Fertlerin Emire Karşı Görevleri ve Emirlere Nasihat

İKİNCİ BÖLÜM:

Emire Nasihat Etmek

A- Emire Nasihat Etmenin Gerekliliğinin Delili
B- Yöneticilere Yapılacak Nasihatın Kapsamı
C- Uyarı
D- Yöneticiye, Gizli Olarak Nasihat Etmek Daha İyidir

 

A- Emire Nasihat Etmenin Gerekliliğinin Delili

1- Rasulullah Sallallahu Aleyhi ve Sellem, “Din nasihattır” buyurdu. Bunun üzerine “Kim için?” denildi. Rasulullah Sallallahu Aleyhi ve Sellem şöyle buyurdu: “Allah için, Kitabı için, Rasulü için, Müslümanların yöneticileri için ve bütün Müslümanlar için.”[120][121]

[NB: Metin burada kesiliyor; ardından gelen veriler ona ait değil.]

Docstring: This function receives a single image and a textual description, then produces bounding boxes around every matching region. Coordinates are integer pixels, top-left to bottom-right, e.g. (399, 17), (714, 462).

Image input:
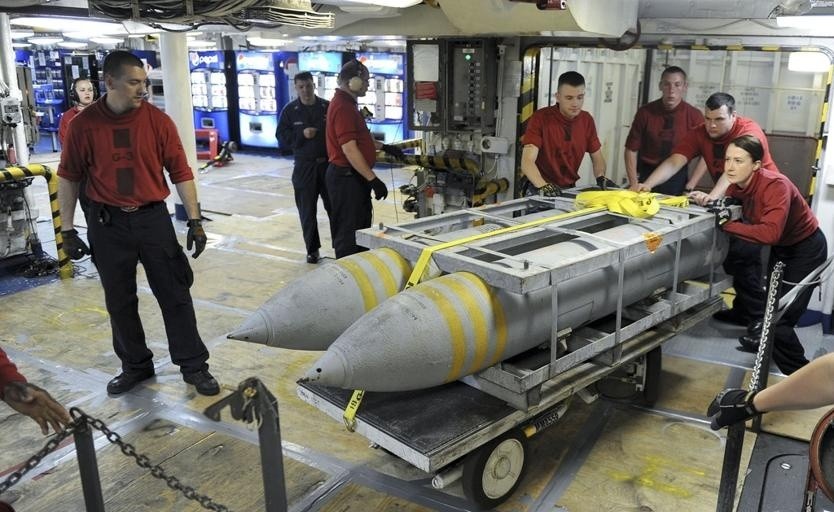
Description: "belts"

(120, 205), (139, 212)
(334, 167), (354, 176)
(295, 156), (328, 163)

2- Rasulullah Sallallahu Aleyhi ve Sellem şöyle buyurur: “Üç şeyde Müslümanın kalbi hainlik etmez; ameli Allah için yapmak, yöneticilere nasihat etmek ve Müslümanların cemaatina bağlı kalmak. Çünkü onların daveti, diğerlerini de kuşatır.”[122]

3- Rasulullah Sallallahu Aleyhi ve Sellem şöyle buyurur: “Allah sizin için üç şeyden razı olur ve üç şeyden ise hoşnut olmaz. O’na ibadet etmenizden ve hiçbir şeyi O’na ortak koşmamanızdan, toptan Allah’ın ipine sarılmanızdan ve bölünmemenizden ve Allah’ın başınıza yönetici yaptığı kişilere nasihat etmenizden razı olur. Dedikodu yapmanızdan, çok soru sormanızdan[123] ve malı boşa harcamanızdan ise hoşnut olmaz.”[124]

B- Yöneticilere Yapılacak Nasihatın Kapsamı

Nevevi Rahimehullah şöyle der: “Müslümanların yöneticilerine nasihat etmek; hak üzerinde onlara yardımcı olmak, hak konusunda onlara itaat etmek, onlara hakkı emretmek, onları uyarmak, onlara yumuşaklıkla hatırlatmak, gafil kaldıkları ve farkına varamadıkları işler konusunda onlara hatırlatmak, onlara karşı ayaklanmamak, Müslümanların onlara itaat etmelerini sağlamak gibi konuları içerir. Hattabi şöyle der: Arkalarında namaz kılmak, beraber cihad etmek, zekatları vermek, bir haksızlık veya kötü muameleleri olduğu zaman kılıçla ayaklanmamak, yalan övgülerlerle aldatmamak ve salih[125] olmaları için dua etmek, yöneticilere nasihattır. Meşhur olan budur.”[126]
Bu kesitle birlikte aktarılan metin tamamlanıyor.